Alors pourquoi cette tendance à se culpabiliser est-elle si fréquente ? Comment se construit-elle ?

Ce sentiment de culpabilité, plus ou moins fort et plus ou moins enfoui, prend sa source sur tout ce que nous avons pu nous-mêmes entendre et recevoir alors que nous étions enfant. De nombreuses paroles, trop fréquemment dites par les adultes amènent les enfants à se sentir coupables : « Tu n’aurais pas dû », « Je t’avais prévenu, tant pis pour toi », « C’est de ta faute », « A cause de toi » ou encore « Tu me fatigues, tu me rends malade » « Tu n’es pas gentil » et bien d’autres encore dont vous avez peut-être des souvenirs et des traces depuis votre enfance.
Ainsi trop souvent encore, les adultes attribuent aux enfants une intention d’embêter, de déranger, de faire du mal. Ils leur reprochent d’avoir des mauvaises intentions, de « faire exprès ».

Dire, répéter et faire respecter à un enfant les règles et interdits est essentiel, c’est l’accompagner à grandir,  mais cela ne devrait pas être synonyme de reproches.
Chaque fois que nous reprochons à l’enfant ce qu’il est, ce qu’il a fait, nous lui renvoyons alors une image de lui négative, comme si nous lui  en voulions de ne pas être déjà plus grand.
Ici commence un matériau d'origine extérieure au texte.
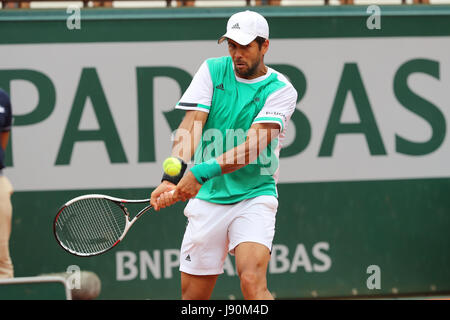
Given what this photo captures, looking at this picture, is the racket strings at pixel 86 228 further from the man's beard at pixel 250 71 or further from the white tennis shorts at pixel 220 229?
the man's beard at pixel 250 71

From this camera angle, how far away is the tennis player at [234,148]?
3.86 meters

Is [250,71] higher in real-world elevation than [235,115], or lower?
higher

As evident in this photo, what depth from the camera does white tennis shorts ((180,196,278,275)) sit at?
3891 millimetres

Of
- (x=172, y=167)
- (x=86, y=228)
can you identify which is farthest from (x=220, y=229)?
(x=86, y=228)

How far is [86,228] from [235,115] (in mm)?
1095

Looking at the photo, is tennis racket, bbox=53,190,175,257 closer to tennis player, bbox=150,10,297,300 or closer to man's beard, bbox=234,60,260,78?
tennis player, bbox=150,10,297,300

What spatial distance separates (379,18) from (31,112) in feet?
9.43

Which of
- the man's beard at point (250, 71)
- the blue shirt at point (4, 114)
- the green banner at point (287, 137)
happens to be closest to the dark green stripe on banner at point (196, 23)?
the green banner at point (287, 137)

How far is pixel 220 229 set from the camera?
3.96 meters

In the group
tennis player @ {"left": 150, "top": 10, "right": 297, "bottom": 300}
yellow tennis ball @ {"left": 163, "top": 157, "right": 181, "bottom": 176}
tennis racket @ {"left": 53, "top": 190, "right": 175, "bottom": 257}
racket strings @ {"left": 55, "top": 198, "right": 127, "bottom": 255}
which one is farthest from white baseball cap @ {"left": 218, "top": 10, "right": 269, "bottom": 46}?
racket strings @ {"left": 55, "top": 198, "right": 127, "bottom": 255}

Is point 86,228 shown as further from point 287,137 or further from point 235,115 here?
point 287,137

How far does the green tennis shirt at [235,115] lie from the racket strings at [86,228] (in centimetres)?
61

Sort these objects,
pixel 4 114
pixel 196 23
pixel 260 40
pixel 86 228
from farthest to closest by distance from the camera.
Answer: pixel 196 23
pixel 4 114
pixel 86 228
pixel 260 40
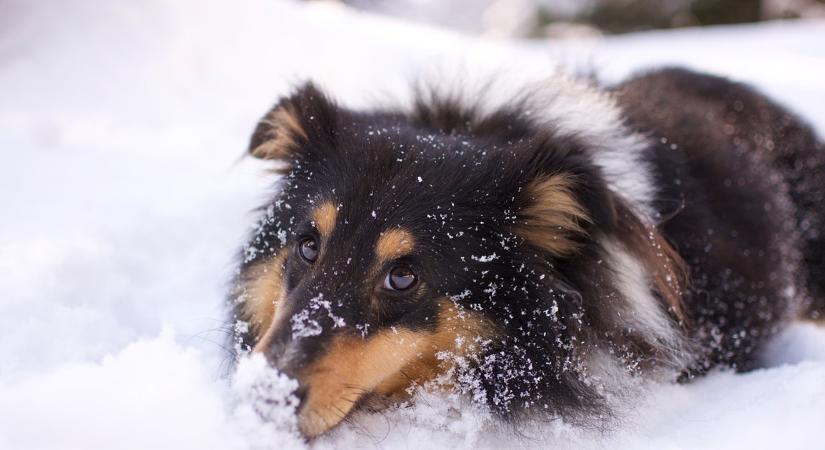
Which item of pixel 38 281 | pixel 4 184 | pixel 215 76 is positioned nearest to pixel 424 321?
pixel 38 281

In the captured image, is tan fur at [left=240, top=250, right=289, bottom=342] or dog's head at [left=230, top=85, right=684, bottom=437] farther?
tan fur at [left=240, top=250, right=289, bottom=342]

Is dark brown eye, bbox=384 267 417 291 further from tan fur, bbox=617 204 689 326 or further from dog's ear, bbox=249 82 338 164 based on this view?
tan fur, bbox=617 204 689 326

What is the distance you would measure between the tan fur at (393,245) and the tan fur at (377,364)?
22 centimetres

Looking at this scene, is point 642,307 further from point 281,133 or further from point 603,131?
point 281,133

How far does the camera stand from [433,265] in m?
2.19

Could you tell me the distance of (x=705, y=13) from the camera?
44.5 feet

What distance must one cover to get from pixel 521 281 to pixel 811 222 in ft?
7.38

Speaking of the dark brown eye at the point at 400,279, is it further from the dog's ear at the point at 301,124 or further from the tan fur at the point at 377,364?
the dog's ear at the point at 301,124

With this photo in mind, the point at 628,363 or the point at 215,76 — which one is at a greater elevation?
the point at 215,76

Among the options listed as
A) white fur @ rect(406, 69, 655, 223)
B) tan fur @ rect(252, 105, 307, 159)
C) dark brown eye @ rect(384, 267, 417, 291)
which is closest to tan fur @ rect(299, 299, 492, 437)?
A: dark brown eye @ rect(384, 267, 417, 291)

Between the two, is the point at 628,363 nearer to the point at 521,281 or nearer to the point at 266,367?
the point at 521,281

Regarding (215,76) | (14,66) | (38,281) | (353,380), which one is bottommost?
(353,380)

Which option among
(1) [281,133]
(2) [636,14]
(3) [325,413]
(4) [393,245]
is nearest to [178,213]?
(1) [281,133]

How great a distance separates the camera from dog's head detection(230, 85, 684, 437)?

C’est l’ensemble de ces paroles, de ces regards posés sur l’enfant, qui nourrissent le sentiment de culpabilité, le sentiment de ne pas être à la hauteur des attentes, de décevoir et d’être jugé. Ces paroles sont intériorisées par l’enfant qui grandit. Devenu adulte, il se les dit lui-même.
Il est donc essentiel de comprendre l’effet de nos paroles et réactions, de comprendre leurs conséquences négatives chez l’enfant comme chez l’adulte.

Nous ne rappellerons jamais assez que l’enfant apprend en cherchant par lui-même, comme le dit le proverbe  « c’est en forgeant que l’on devient forgeron ». L’enfant apprend par essais-erreurs. Autrement dit, c’est en faisant des erreurs, c’est en se trompant qu’il apprend. Il ne fait pas exprès de se tromper. Une erreur, un échec ne devrait pas être considéré comme une faute. L’enfant essaie, il ne réussit pas, il recommence, il essaie autrement. Il ne viendrait à l’idée de personne de faire des reproches à un bébé qui tâtonne avant de réussir à attraper un hochet, avant de réussir à marcher. Alors pourquoi lui faire des reproches dans ses autres tâtonnements ? Lorsqu’il tombe ou lorsqu’il fait tomber un objet, lorsqu’il a besoin de bouger et ne peut rester immobile, lorsqu’il ne peut pas encore maîtriser ses gestes, lorsqu’il déborde émotionnellement, lorsqu’il ne sait pas encore faire ce qui est attendu de lui. 

C’est comme si nous lui en voulions, comme si nous le culpabilisions d’être un enfant en train de grandir.
Laisser chaque enfant tâtonner et expérimenter ses propres capacités, lui permettre d’être acteur, c’est lui permettre de voir l’effet de ses actions, de sentir et d’apprendre qu’il est auteur de ses mouvements, de ses gestes et actions. Il se sent sujet de ce qu’il fait et non pas coupable de ne pas savoir faire.
Etre coupable signifie agir avec l’intention, avec la conscience de faire mal, de faire du mal, d’embêter.  Pour l’enfant comme pour l’adulte, se culpabiliser, c’est se croire en faute, comme si nous avions « fait exprès ».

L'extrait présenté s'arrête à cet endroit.